## READING PASSAGE
Begin

On November 29, 2006, the Convertible Note holders filed a
complaint against the Company in the Circuit Court of Howard
County, Maryland seeking payment of all outstanding amounts
due under the Convertible Notes, the "Notes Litigation." On
February 23, 2007, the Company paid $762,638, representing
the full amount due including interest, to the Convertible
Note holders as settlement of all claims related to the
Notes Litigation. The complaint was dismissed with
prejudice on March 6, 2007.
In an attempt to settle the matter, the Note holders were
offered the ability to extend the Convertible Notes for a
period of ten years at an interest rate of 5%. The
conversion would be changed from the original debenture rate
of $.10 (ten cents) per share to the current market rate of
$.02 (two cents) per share. They rejected the offer.
The funds to settle the Notes Litigation were provided by
two of Igene's directors through the issuance of debentures
on the terms of the offering to the Convertible Note holders
described above. On February 15, 2007, Igene issued and
sold $762,000 in aggregate principal amount of 5%
convertible debentures, 50% each to Thomas Kempner and
Sidney Knafel, directors of Igene. These debentures are
convertible into shares of Igene's common stock at $.02 per
share, based on the market price of Igene's shares at the
time the debentures were agreed to. These debentures, if
not converted earlier, become due on February 15, 2017.
(5) Previous Joint Venture
On March 18, 2003, the Company entered into a Joint Venture
Agreement with Tate & Lyle Fermentation Products Ltd.
("Tate"). Pursuant to the Joint Venture Agreement, the
Company and Tate agreed to form a joint venture (the "Joint
Venture") to manufacture, market and sell astaxanthin and
derivative products throughout the world for all uses other
than as a nutraceutical or otherwise for direct human
consumption. Tate contributed $24,600,000, including
certain facility assets that were used in citric acid
production, while the Company transferred to the Joint
Venture its technology relating to the production of
astaxanthin and assets related thereto. The assets
transferred by the Company were used by the Joint Venture in
the same manner as historically used by the Company. The
Company and Tate each had a 50% ownership interest in the
Joint Venture and equal representation on the Board of
Directors of the Joint Venture. The value of the Company's
initial investment in the Joint Venture was recorded at an
amount equal to Igene's historical book value. As the cost
of the Company's technology and intellectual property had
been previously expensed and had a carrying amount of zero,
the investment in the Joint Venture was originally recorded
with a book value of $316,869, which represented the
unamortized production costs contributed to the Joint
Venture. The Company also contributed $6,000 to the capital
of the Joint Venture.
Production utilized Tate's fermentation capability together
with the unique technology developed by Igene. Part of
Tate's existing Selby, England, citric acid facility was
modified to produce up to 1,500 tons per annum of
astaxanthin. Sales and cost of sales activity were recorded
as part of the earnings of the unconsolidated venture.
-10-
IGENE Biotechnology, Inc. and Subsidiary
Notes to Consolidated Financial Statements
(Unaudited)
(continued)

End

## PROBLEM SET
1 - In the Igene financial notes, why was the company's first investment in the Joint Venture recorded at $316,869?
2 - Using the Igene financial notes, decide whether each statement agrees with the text. (a) The Note holders accepted the offer to extend the Convertible Notes for ten years. (b) The Company and Tate each owned half of the Joint Venture. (c) The 5% convertible debentures were sold to three directors of Igene.
3 - Continue the Igene financial notes from where they stop.

## INFORMATION SHOWN
Begin

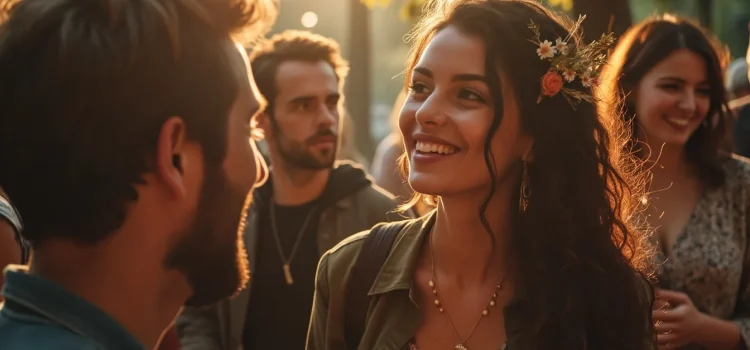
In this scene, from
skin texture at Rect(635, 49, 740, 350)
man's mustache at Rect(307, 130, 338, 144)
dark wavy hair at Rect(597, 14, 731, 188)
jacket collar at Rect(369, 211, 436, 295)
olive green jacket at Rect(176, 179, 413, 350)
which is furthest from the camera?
man's mustache at Rect(307, 130, 338, 144)

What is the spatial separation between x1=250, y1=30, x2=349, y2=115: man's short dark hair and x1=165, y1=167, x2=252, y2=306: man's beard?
3.69 metres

End

## OUTPUTS BY TASK
1 - The company's technology and intellectual property had already been expensed and had a carrying amount of zero. So the investment was recorded at Igene's historical book value, which was only the $316,869 of unamortized production costs it contributed to the Joint Venture.

2 -
(a) No: "They rejected the offer."
(b) Yes: "The Company and Tate each had a 50% ownership interest in the Joint Venture"
(c) No: "50% each to Thomas Kempner and Sidney Knafel, directors of Igene."

3 -
On October 31, 2007, Igene and Tate entered into a
Separation Agreement pursuant to which the Joint Venture
Agreement was terminated. As part of the Separation
Agreement, Igene sold to Tate its 50% interest in the Joint
Venture and the Joint Venture sold to Igene its intellectual
property, inventory and certain assets and lab equipment
utilized by the Joint Venture as well as the Chilean sales
subsidiary. The purchase price paid by Tate to Igene for
its 50% interest was 50% of the Joint Venture's net working
capital. The purchase price paid by Igene for the inventory
was an amount equal to 50% of the Joint Venture's net
working capital, the assumption of various liabilities and
the current market price of the inventory, less specified
amounts. In addition, Igene agreed to pay to Tate an amount
equal to 5% of Igene's gross revenues from the sale of
astaxanthin up to a maximum of $5,000,000. Tate agreed for
a period of five years not to engage in the astaxanthin
business.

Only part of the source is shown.